+++ Page text +++

Python implementation of BayesENproteomics.

version 2.7.18

BayesENproteomics fits user-specified regression models of arbitrary complexity to accurately model protein and post-translational modification fold changes in label-free proteomics experiments. BayesENproteomics uses Elastic Net regularization and observation weighting based on residual size and peptide identification confidence, implemented via MCMC sampling from conditional distributions, to prevent overfitting.

If you find this method useful, please cite our manuscript.

Additonal features over BayesENproteomics proof-of-concept Matlab implementation:

  • User-customised regression models to facilitate analysis of complex (or simple) experimental setups.
  • Protein and PTM run-level quantification (in addition to linear model fold change estimates) based on summation of user-specified effects.
  • No requirement to specify which PTMs to look for, BENPPy will automatically quantify any PTMs it can find (ideal for quantifying results obtained from unconstrained peptide search engines).
  • MaxQuant and PEAKS compatibility.
  • Control group error propagation when calculating significance (Welch's t-test), if desired.
  • Option to use Bayes Factors instead of p-values, if desired.
  • Option to run multiple MCMC in parallel for each protein - may improve numerical stability and reproducibility.
  • Specify fixed and random effects.

Required libraries

BENPPy is tested on Python 3.6 and has the following dependencies:

  • NumPy
  • SciPy
  • Pandas
  • Matplotlib
  • Sci-Kit Learn

Installation

Assuming a standard Python installation with pip and git, BENPPy can be installed via:

pip install git+https://github.com/VenkMallikarjun/BENPPy

BENPPy can be imported by:

import BENPPy as bp

Usage

1. Create a new BayesENproteomics instance (new_instance) using:

::

new_instance = bp.BayesENproteomics(output_name,    # String specifying a folder name within your working directory where output files will be stored (folder will be created if it doesn't already exist).

+++ Dataset excerpt +++

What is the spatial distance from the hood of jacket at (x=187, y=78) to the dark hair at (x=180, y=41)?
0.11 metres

+++

**Problem A:**
Answer from the BENPPy page:
(i) Which regularization method does BayesENproteomics use?
(ii) On which Python version is BENPPy tested?
(iii) What can be used instead of p-values?
**Problem B:**
Copy everything from "If you find" down to "peptide search engines)." in the BENPPy page, renaming "PTMs" to "post-translational modifications".
The material has no connection to the BENPPy page.

**Solution A:**
(i) Elastic Net regularization
(ii) Python 3.6
(iii) Bayes Factors

**Solution B:**
If you find this method useful, please cite our manuscript.

Additonal features over BayesENproteomics proof-of-concept Matlab implementation:

  • User-customised regression models to facilitate analysis of complex (or simple) experimental setups.
  • Protein and PTM run-level quantification (in addition to linear model fold change estimates) based on summation of user-specified effects.
  • No requirement to specify which post-translational modifications to look for, BENPPy will automatically quantify any post-translational modifications it can find (ideal for quantifying results obtained from unconstrained peptide search engines).